Though fortunate to escape the widespread suffering sustained throughout World War II, 1940s Cambodia endured well-armed Thai aggression, and struggled to hold onto its northwestern provinces. These provinces were reclaimed among the continued global reshuffling and chaos following Japanese surrender, signaling the war’s ultimate end. The French finally granted Cambodian independence in 1953, pressured by King Sihanouk’s self-imposed exile and plea for full autonomy.
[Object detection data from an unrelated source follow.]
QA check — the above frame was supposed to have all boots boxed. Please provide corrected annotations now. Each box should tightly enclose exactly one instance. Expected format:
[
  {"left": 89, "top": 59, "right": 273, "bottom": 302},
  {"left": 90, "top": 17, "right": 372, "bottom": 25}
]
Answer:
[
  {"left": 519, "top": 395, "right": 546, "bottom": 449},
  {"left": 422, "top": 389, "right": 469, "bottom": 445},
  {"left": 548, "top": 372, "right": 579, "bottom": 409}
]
Celebrations were short-lived; regional violence soon re-ignited as a superpowered military gradually bled out in neighboring Vietnam. Cambodia adopted a neutral foreign policy, enabling North Vietnamese Army and Viet Cong forces to operate out of its eastern provinces (while the port of today’s laid-back, tourist-filled beach town Sihanoukville served as seaside supplier). In 1969, President Nixon “… authorized bombing raids on North Vietnamese bases in Cambodia” (Ooi 1374), suspected all over the eastern half of the country. The following year, the “Khmer Republic” seized power as, “Sihanouk was overthrown by a military coup led by officers friendly to Washington” (Ooi 1374). American troops illegally filed into Cambodia to seek and destroy North Vietnamese bases; by any measure, the results were nothing short of disastrous. The aerial campaigns killed tens, possibly hundreds, of thousands of Cambodians. They blighted a countryside dependent upon agriculture, besides littering it with volatile unexploded ordinances. The devastation helped rally rural citizens to join forces with a radical left-wing rebel group led by Paris-educated insurgents Pol Pot, Nuon Chea, Ieng Sary, Son Sen, and Khieu Samphan, the aforementioned, monstrous Khmer Rouge.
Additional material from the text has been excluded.